1億円に減資で「中小企業化」 名より実を取る吉本興業の狙い
日刊ゲンダイ 7月31日(金)9時26分配信
「笑いの総合商社」がまさかの「中小企業」となる。9月1日付で吉本興業が事業の元手となる資本金を約125億円から1億円に減資することが判明。資本金が1億円以下になった場合、「中小企業」とみなされるため、法人税や法人事業税の負担を軽くする狙いがあるという。
今年5月、同じ手法で経営再建中のシャープが税制上の優遇措置を狙って実施をもくろむも、政府などから批判の声が噴出し、大企業とみなされる5億円の減資にとどめたという“前科”があるが、カネには何かとうるさいイメージの吉本。同社の広報部は「中長期的な投資を目指した戦略の一環。(資本金は)これまでやってきたプロジェクトやイベントに費やしていく」というが、どんな狙いがあるのか。
「シャープは税金を安くするのが狙いでしたが、今回の吉本興業の場合、税制優遇というよりは赤字の解消が一番の目的だと思います。資本金を取り崩した分だけ赤字も減るので、手っ取り早い。大手になると、資本金はため込むよりも投資に利用する企業も多いので、決して珍しい話ではありません。特に吉本興業の場合、生産しているものの中心は『笑い』という形のないもので、赤字になったり中小企業になったからといって『お笑い』がなくなるワケではないので、影響は少ない。それだけに、減資という選択も思い切りやすかったと思います。今回の減資で芸人さんのギャラが減るというようなこともないでしょう」(東京商工リサーチ情報本部長の友田信男氏)

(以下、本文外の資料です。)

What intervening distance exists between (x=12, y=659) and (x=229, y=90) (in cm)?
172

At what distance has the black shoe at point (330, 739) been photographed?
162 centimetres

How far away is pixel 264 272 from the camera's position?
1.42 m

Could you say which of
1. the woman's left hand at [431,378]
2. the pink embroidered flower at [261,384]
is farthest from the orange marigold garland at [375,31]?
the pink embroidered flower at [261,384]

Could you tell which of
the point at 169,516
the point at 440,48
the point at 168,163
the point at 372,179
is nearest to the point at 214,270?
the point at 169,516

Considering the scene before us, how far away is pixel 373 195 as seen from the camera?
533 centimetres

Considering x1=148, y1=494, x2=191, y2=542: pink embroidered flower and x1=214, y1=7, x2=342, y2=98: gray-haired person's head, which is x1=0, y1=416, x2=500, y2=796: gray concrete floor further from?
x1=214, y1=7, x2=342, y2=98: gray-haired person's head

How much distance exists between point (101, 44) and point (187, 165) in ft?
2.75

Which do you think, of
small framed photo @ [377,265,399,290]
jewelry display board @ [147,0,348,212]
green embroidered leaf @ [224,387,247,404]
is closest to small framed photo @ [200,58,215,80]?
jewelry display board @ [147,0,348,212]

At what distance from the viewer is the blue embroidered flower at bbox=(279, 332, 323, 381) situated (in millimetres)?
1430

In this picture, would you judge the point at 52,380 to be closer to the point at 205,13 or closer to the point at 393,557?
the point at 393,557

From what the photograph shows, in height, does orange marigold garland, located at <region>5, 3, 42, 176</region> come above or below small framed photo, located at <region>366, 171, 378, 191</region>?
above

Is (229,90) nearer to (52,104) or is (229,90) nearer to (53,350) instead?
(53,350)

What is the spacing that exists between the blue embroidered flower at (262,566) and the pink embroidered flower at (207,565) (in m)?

吉本広報部も「今回のことが原因で芸人のギャラは増えたり減ったりすることはない」と話しているが、2010年の上場廃止以降、取引先への支払い猶予要請やタレントへの出演料遅配が一部で報じられたこともある。
今年4月には「ワッハ上方」(大阪府立上方演芸資料館)や「NMB48」専用劇場などが入る自社ビル「YES・NAMBA」の売却を発表。当時、売却理由について「中長期経営戦略に伴う事業集約の一環」と説明していたが、果たして経営は大丈夫なのか……。
“ケチ本”の異名が定着しているおかげで、大幅減資によるイメージダウンがないのは救い。名ばかりの大企業より“実”を取った吉本らしい企業戦略のようだが。